Where does this get us? - well somewhere between the earlier conclusions (supported by the previous investigations both external and internal through Harbottles - who will be regretting the day they took on that instruction!) that the whole hacking affair was the work fo some rogue elements and the current feverish suggestion that hacking is an endemic, systemic and integral part of the wider corporate strategy of News International. So could it be that the hacking is indeed confined to a select collection of individuals BUT more widespread than previously uncovered or conetmplated OR is it indeed practised by a wider spread of the journalistic community than previously acknowledged? It does seem surprising that the likes of Coulson or Brooks would not have known that there were certain investigative practices and payments involved in / relating to the gathering of information to stand up the scoops and stories that made the top selling headlines. They might not have known the detail but they must have known or at very least appreciated there would be some detail and dealings behind the scenes to secure such headlines.

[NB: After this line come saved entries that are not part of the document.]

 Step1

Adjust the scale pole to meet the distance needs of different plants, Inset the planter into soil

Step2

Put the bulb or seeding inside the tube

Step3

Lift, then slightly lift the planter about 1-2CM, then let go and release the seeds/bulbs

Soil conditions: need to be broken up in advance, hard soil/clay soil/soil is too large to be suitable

To the extent one can accept that Murdoch senior and junior might not have full knowledge of how the headlines that sold their newspaper interests were achieved, this seems less likely when it comes to the editors. In terms of both the News Corporation code of ethics (referred to during today's session) and the regulatory codes in the UK, editors have ultimate responsibility for that which they choose to include in their publications and broadcasts. They also have responsiblity for satisfying themselves as to the context and manner in which the information/evidence that has been obtained to stand up the stories is compliant with both regulatory codes and the law. So whichever way one cuts it, a Coulson or a Brooks had ultimate responsibility over the stories they published AND the manner in which the material forming those stories was obtained is relevant to the decision whether to use it. They may claim ignorance but the difference between their ignorance and that of the Murdochs is that the Murdochs have a reasonable explanation and excuse while ignorance on the part of a Coulson or a Brooks is of itself an arguable breach of their duty as editor.

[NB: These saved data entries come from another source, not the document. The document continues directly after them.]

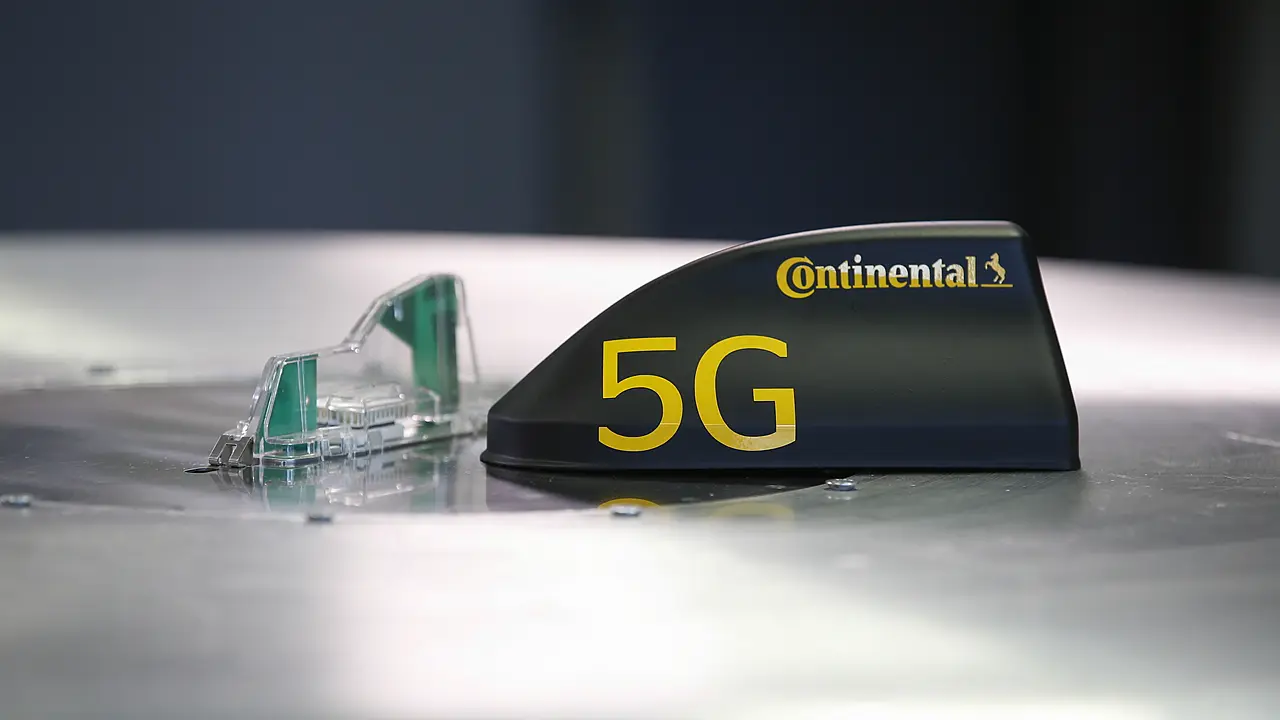 Continental

5G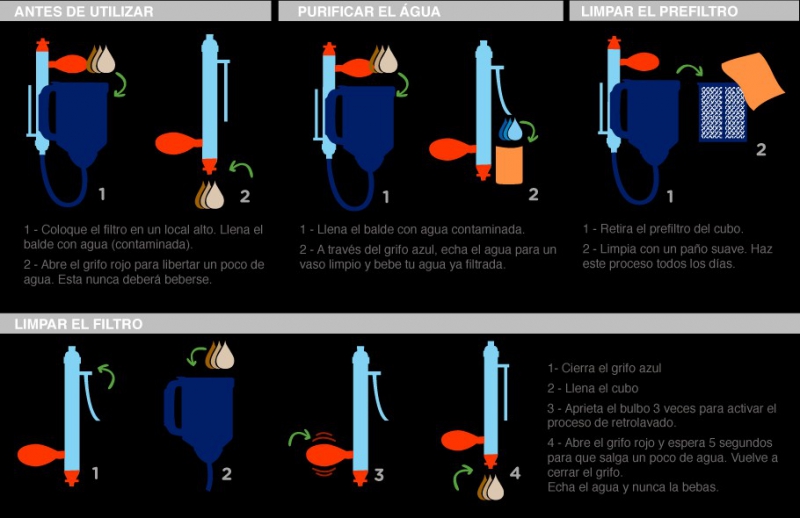 ANTES DE UTILIZAR

1

2

1 - Coloque el filtro en un local alto. Llena el balde con agua (contaminada).

2 - Abre el grifo rojo para libertar un poco de agua. Esta nunca deberá beberse.

PURIFICAR EL ÁGUA

1

2

1 - Llena el balde con agua contaminada.

2 - A través del grifo azul, echa el agua para un vaso limpio y bebe tu agua ya filtrada.

LIMPAR EL PREFILTRO

1

2

1 - Retira el prefiltro del cubo.

2 - Limpia con un paño suave. Haz este proceso todos los días.

LIMPAR EL FILTRO

1

2

3

4

1- Cierra el grifo azul

2 - Llena el cubo

3 - Aprieta el bulbo 3 veces para activar el proceso de retrolavado.

4 - Abre el grifo rojo y espera 5 segundos para que salga un poco de agua. Vuelve a cerrar el grifo.
Echa el agua y nunca la bebas.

So Murdoch has been humbled, narrowly missed getting a shaving foam pie in his face but has explained why he would not know what reporters and their sources would be doing on a day to day basis. He has - emotionally it would seem - said that he has been let down or betrayed by those he trusted. SO the question is in whom did he place that trust, who was responsible and who can be shown to have known the answers to the questions both Rupert and James Murdoch were unable to answer today and previously.

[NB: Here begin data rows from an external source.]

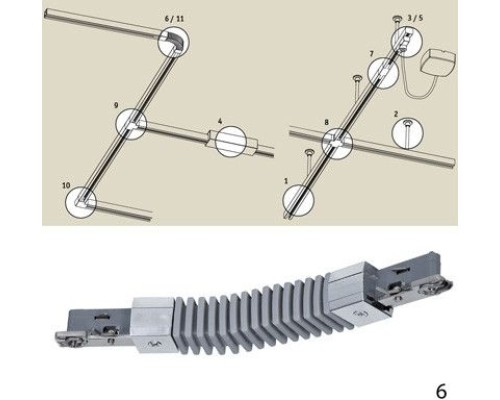 6 / 11

9

4

10

3 / 5

7

2

8

1

6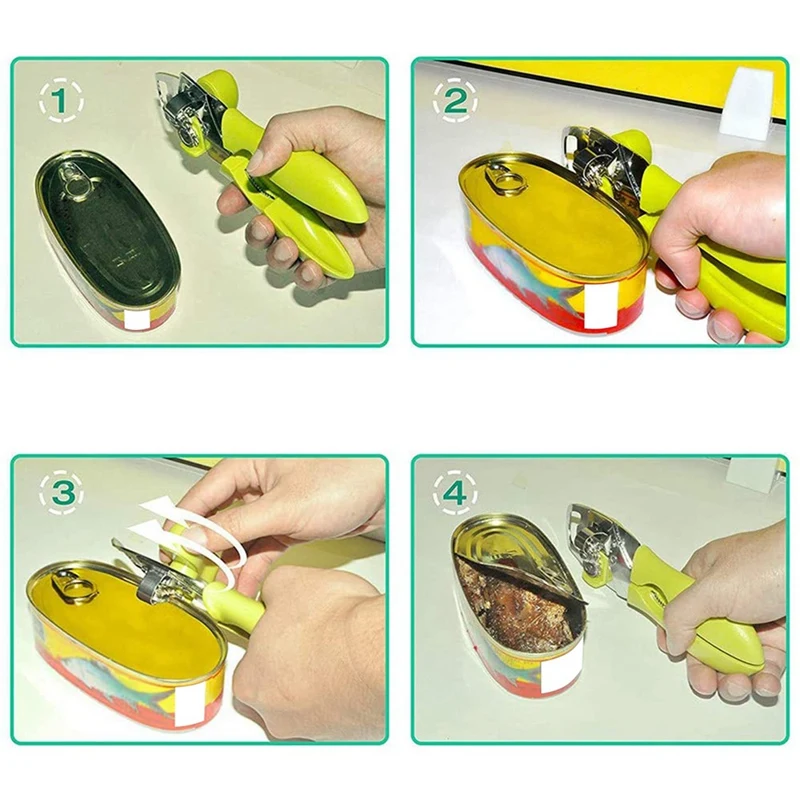 1

2

3

4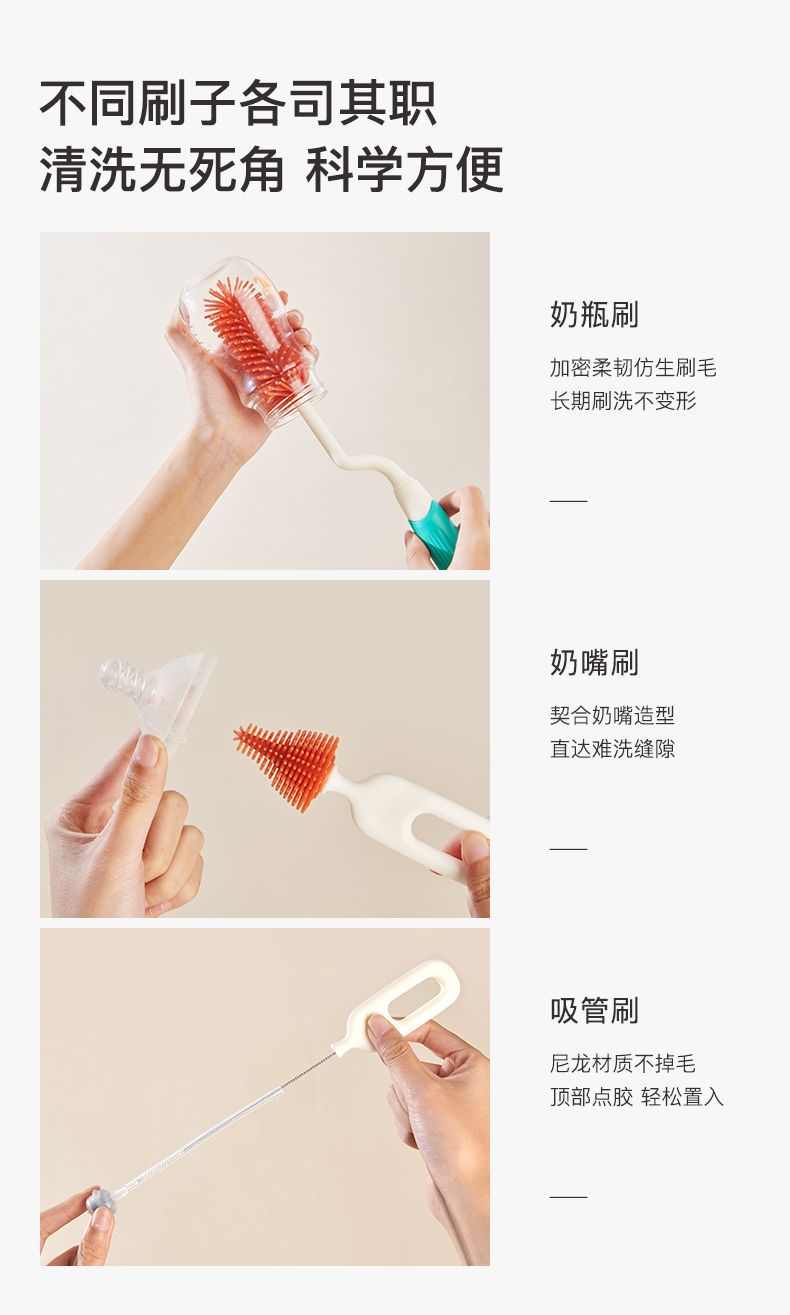 不同刷子各司其职
清洗无死角 科学方便

奶瓶刷

加密柔韧仿生刷毛
长期刷洗不变形

奶嘴刷

契合奶嘴造型
直达难洗缝隙

吸管刷

尼龙材质不掉毛
顶部点胶 轻松置入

The Murdochs might have got dirty and become stained by the hackgate affair but Mediabeak would suggest they will be able to cleanse themselves and their reputation as they distance themselves from the real dirt that must and does lie beneath. The list of casualties will grow but politicians from all parties as well as different levels of police are as complicit in being party to the rot that has seeped through the democratic process. The various parties have lost sight of their duty and place in that process and chased the status, opportunity and power that media coverage and perception can bring. But all of this comes at a price and it is one that needs to be collectively recognised and paid.